Delhi HC directs the Income Tax Department for re-assessment in the petition

Delhi HC directs the Income Tax Department for re-assessment in the petition

Shivani Bhati | Nov 19, 2021 |

Delhi HC directs the Income Tax Department for re-assessment in the petition

Delhi HC directs the Income Tax Department for re-assessment in the petition

Issue

Writ petitions have been filed before Delhi HC for seeking refund of the Income Tax (including interest) adjusted in excess of 20% of the disputed tax demand arising in the case of the Petitioner for the assessment years 2016-17 and 2017-18 against the refunds due for the Assessments Years 2018-19 and 2019-20 along with the applicable interest. Petitioner also seeks direction to the respondent to dispose of the application dated 10th July, 2020 filed by the Petitioner under Section 154 of the Income Tax Act, 1961 [for short ‘the Act’] seeking rectification of the assessment order dated 17th June, 2020 for the assessment year 2016-2017.

Facts

  • The petitioner states that under Section 220(6) of the Act, the Assessing Officer has been conferred with the power to grant stay on recovery of outstanding tax demand subject to fulfillment of appropriate conditions.
  • The Central Board of Direct Taxes has issued various Circulars/ Notification from time to time including Office Memorandums dated 29th February, 2016 and 31st July, 2017, prescribing that in cases where an assessee challenges the additions/ disallowances made in the assessment order by way of an appeal before the first appellate authority, i.e., CIT(A), and during pendency thereof deposits 20% of the total disputed outstanding tax demand, the assessing officer is empowered to grant stay of recovery of the balance outstanding demand.
  • Upon payment/ recovery of the standard rate of 20% of the disputed outstanding tax demand, the assessing officer is mandated to grant stay on recovery of the balance disputed outstanding tax demand till disposal of first appeal of the assessee, unless the case of the assessee falls in the category discussed in paragraph (B) of the Office Memorandum dated 29th February, 2016.
  • Petitioner states that while 20% of the disputed amount for the Assessment Year 2016-17 was Rs. 10,50,36,036/- the respondent adjusted the entire tax demand of Rs. 54,20,04,981/- excluding the interest under Section 220(2) of the Act. He also states that while 20% of the disputed amount for the Assessment Year 2017-18 was Rs. 48,54,63,006/- the respondent recovered Rs. 54,99,73,789/-.

Findings

The Court finds that the issue raised in the present writ petitions is no longer res integra.

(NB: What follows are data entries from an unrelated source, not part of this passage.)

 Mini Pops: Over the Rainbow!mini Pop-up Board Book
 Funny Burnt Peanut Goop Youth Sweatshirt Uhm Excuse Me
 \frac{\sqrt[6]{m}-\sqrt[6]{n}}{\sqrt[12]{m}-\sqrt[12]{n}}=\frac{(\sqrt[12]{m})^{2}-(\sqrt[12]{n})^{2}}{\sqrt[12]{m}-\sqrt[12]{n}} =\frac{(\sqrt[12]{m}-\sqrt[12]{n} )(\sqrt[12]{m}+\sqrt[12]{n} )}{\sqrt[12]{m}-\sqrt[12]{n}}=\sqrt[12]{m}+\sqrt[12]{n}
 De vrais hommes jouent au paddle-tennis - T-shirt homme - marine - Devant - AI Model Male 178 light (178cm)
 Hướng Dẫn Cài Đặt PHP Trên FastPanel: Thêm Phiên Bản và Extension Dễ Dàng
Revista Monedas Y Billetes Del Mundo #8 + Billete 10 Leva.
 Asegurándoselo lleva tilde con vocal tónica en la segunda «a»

As well as the fact that refunds have been adjusted against outstanding tax demand by the Authority without following the procedure prescribed under Section 245 of the Act inasmuch as no notice or opportunity of predecisional hearing had been provided to the petitioner prior to such adjustment of refund, this Court is of the opinion that the petitioner is entitled to refund of adjustments made in excess of 20% of the disputed tax demands.

Judgement

Delhi HC directs the respondent to verify the facts stated in the two writ petitions and if it finds them to be true and correct then to refund the amount adjusted in excess of 20% of the disputed tax demands for the Assessment Years 2016-17 and 2017-18 to the Petitioner within eight weeks. The respondent is also directed to dispose of petitioner’s rectification application dated 10th July, 2020 seeking rectification of the assessment order dated 17th June, 2020 for Assessment Year 2016-17 within eight weeks.